Notes on Neko Case at Bimbo's 365 Club, December 2004
It has been so long since this acrid taste has set in the back of my throat: cigarettes and alcohol mingling in a pleasant sway as this woman wrings forth her voice. Specters of love past, distant factories, loyalties lost fly from her mouth in opaque clouds twisting around the room. They dance in and out of red velvet curtains, gently draped tables, rocking heads, fishnet stockings and horn rimmed glasses. They sweetly blow through wisps of long hair on tall, skinny musicians who back up that ethereal voice.
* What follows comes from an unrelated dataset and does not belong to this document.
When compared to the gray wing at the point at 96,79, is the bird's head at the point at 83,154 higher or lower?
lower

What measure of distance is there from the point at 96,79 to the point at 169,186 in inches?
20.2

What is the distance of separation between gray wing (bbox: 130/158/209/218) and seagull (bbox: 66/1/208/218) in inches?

Haunting, you have said.
She is beautiful, enthralling- that hair, the music, her sultry stare to the side- even the way she blurts out that she is bleeding and wants ribs with potato chips sprinkled on top.
For me she is an intersection between the present and my younger teenage self who reached for a model of something different, found in answer red hair dye, Aardvarks Odd Ark, mind altering substances, the Pandoras, Venice Beach, and Duckie from Pretty in Pink. Neko appeals to this incarnation of myself. For me, she evokes David Lynch- a scene from Twin Peaks where Audrey Horne plays a song on the juke box in the Double R Diner, languidly and seductively swaying in time to the spooky music.
I sip my gin and tonic and let Neko’s sway wash over me. I follow the treble of her voice on long midnight rides through abandoned doorways, forsaken meadows, dark woods, narrow alleys, pillows in gloomy apartments dampened with tears, and mornings with coffee when anger has run its course, and the outcome did not destroy life after all.